圓通,圓德同衆位少林弟子趕回寺中,訣洛教在武林大會也只是出現過那一次,並沒有再次出現,回到寺中的圓通,圓德二人多次詢問圓仁方丈關於圓明痊癒的事情,但是全部都被圓仁方丈以沉默做了回答,二人也曾詢問過智明本人,他本人也表示不知,只記得每日都有人給他喝一種味道奇怪的“湯藥”。
沈凝煙一早起牀便像往常一樣跑向了後山,他每天都在幻想着,可能會看見一個甦醒的陌生男子,但是她連着失望了二十次還要多,沈凝煙依舊堅持每天給他換藥,每天喝藥,也堅持每天喂他喝下自己的血液,因爲沈凝煙這段時間確實也做過實驗,就是爲了驗證自己的血是否真的可以救人。
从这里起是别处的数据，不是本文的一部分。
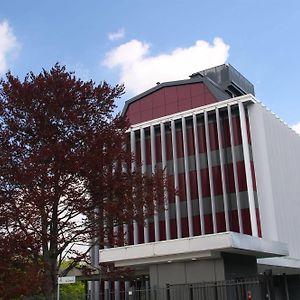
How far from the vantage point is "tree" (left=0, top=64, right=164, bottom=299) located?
16.5m

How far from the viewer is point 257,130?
34.8m

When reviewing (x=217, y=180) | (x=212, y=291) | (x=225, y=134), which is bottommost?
(x=212, y=291)

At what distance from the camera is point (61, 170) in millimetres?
16734

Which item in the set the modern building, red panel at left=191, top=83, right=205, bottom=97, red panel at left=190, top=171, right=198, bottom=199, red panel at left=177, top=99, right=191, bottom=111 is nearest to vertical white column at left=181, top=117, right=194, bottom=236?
the modern building

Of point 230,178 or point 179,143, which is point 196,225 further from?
point 179,143

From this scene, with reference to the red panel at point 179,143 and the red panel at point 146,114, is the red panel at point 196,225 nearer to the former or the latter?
the red panel at point 179,143

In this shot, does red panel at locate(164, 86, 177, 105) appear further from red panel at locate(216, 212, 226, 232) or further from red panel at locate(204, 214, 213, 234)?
red panel at locate(216, 212, 226, 232)

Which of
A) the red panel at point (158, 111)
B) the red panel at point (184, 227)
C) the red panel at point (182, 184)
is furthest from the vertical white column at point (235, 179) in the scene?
the red panel at point (158, 111)

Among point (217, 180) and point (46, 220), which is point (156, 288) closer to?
point (46, 220)

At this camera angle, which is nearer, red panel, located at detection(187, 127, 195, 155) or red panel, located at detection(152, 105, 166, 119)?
red panel, located at detection(187, 127, 195, 155)

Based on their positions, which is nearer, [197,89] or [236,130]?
[236,130]

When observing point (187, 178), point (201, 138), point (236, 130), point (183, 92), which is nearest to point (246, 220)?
point (187, 178)

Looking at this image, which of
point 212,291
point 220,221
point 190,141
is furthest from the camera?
point 190,141

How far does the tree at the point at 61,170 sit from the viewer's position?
1650cm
一隻被[二公子]抓來的野兔,被咬傷了後腿,沈凝煙沒有按照正常的方式幫它療傷,還是將自己的血液灌進了野兔的口中,在第二天的時候野兔並沒有沈凝煙想象中的活蹦亂跳,但是野兔腿上的傷口已經痊癒了,在第三天的時候,沈凝煙竟然看到那隻兔子在籠子裡面來回跳動着尋找出口,這個現象讓沈凝煙欣喜若狂。
爲了讓陌生男子更快一些的醒過來,沈凝煙決定每天都用自己的血來當做湯藥來喂他,而沈凝煙左手的那條一次次被割開,又一次次癒合的傷口,顏色愈來愈深,但是讓他開心的是,傷口完全沒有落下疤痕,只是那一條傷口的顏色略顯深紅色。
沈凝煙拿起最近習慣帶在身上的匕首,熟練的滑向自己左手那天深紅色的傷口,就在傷口裂開的瞬間,沈凝煙還是無法控制的倒吸了一口氣,好在她現在已經習慣了這種疼痛,沈凝煙擡起陌生男子的腦袋,將左手放到了男子的嘴邊,血液順着嘴脣流進了口中。
可是沈凝煙萬萬沒有想到,當自己想要抽回左手的時候,手腕被身下原本昏睡的男子緊緊抓住,沈凝煙慌張的看向身下的男子,她看到的是一雙被墨色渲染的眼眸,裡面只有漫無邊際的冷漠和無情。
“你醒啦?”原本還有些慌張的沈凝煙,看到醒來的男子,便只顧得開心了。